Why on earth would we want to kill them?
Watch them

They are fascinating creatures 

Aldra


----------



## Drew (May 30, 2005)

Hi Aldra, 

I can't find anything in my post that refers to killing them.

I have sat and watched the little critters for hours, they are wonderful little creatures.

Drew


----------



## greygit (Apr 15, 2007)

aldra said:


> Just leave them alive
> 
> To get on with their lives
> 
> ...


 *I agree, as long as they don't start invading the interior of the house, if they do, then its war. :rightfighter6:*


----------



## Geriatricbackpacker (Aug 21, 2012)

Not so much fun when they get into your van though. A couple of years ago we had to leave the van parked up on a piece of waste ground as we were visiting a villa. Didn't notice that the little blighters had invaded the van and were everywhere. Took ages to get rid of them (sorry Sandra ). 
This year it seemed like Spain had been overrun with them and virtually everywhere we parked there were nests of them all marching around, mind you I think I might have become a bit paranoid!

Agree that they are fascinating to watch, there are a load that clean up our veranda where we stay in India. Industrious and organised, they drag the dead bugs away by cutting them into manageable portions and cart the bits up the wall to the apartment next to us. Watching them dispose of a cockroach takes forever but nothing gets left. I keep warning Mrs GB not to fall asleep when sunbathing or she'll end up being a goner!


----------



## tugboat (Sep 14, 2013)

Just leave an old pair of pants outside, they'll automatically put the dead'uns in there. Everything is your pants is dead anyway............allegedly!


----------

▸ SOURCE DATA:
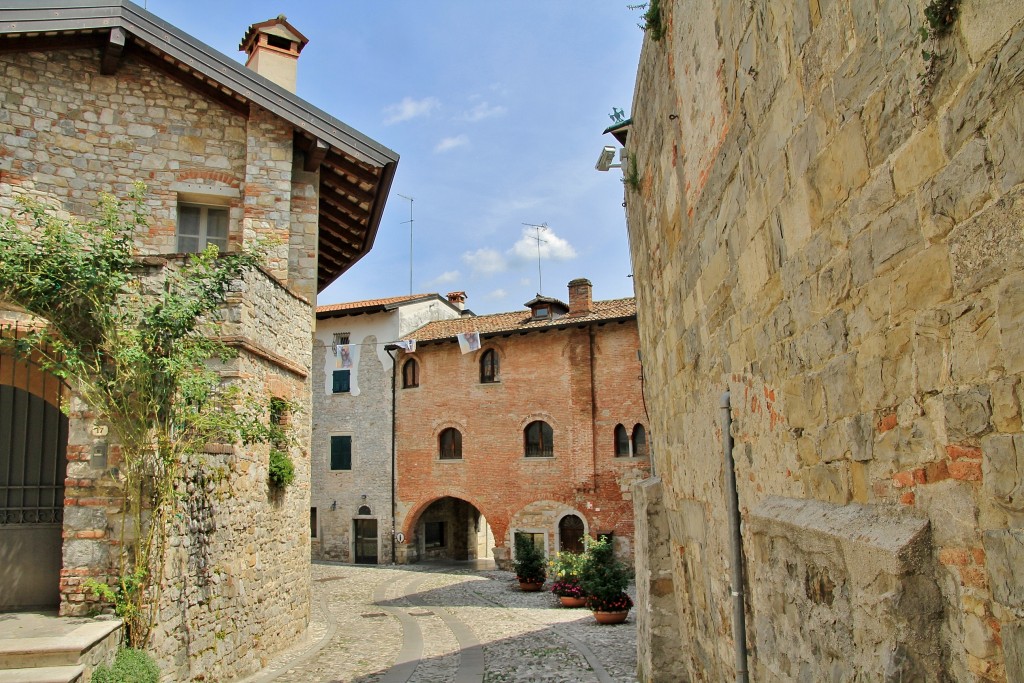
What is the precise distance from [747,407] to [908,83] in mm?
2004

▸ PROBLEM TO WORK ON:
Decide whether each statement below agrees with the forum thread. Answer yes or no for each, and quote the words of the thread that decide it. 1. Drew says the post Drew wrote does not refer to killing them. 2. On the veranda in India, they carry dead bugs away whole. 3. The van was left parked on waste ground during a visit to a villa.

▸ OUTPUT BELOW:
1. Yes: "I can't find anything in my post that refers to killing them."
2. No: "they drag the dead bugs away by cutting them into manageable portions"
3. Yes: "we had to leave the van parked up on a piece of waste ground as we were visiting a villa"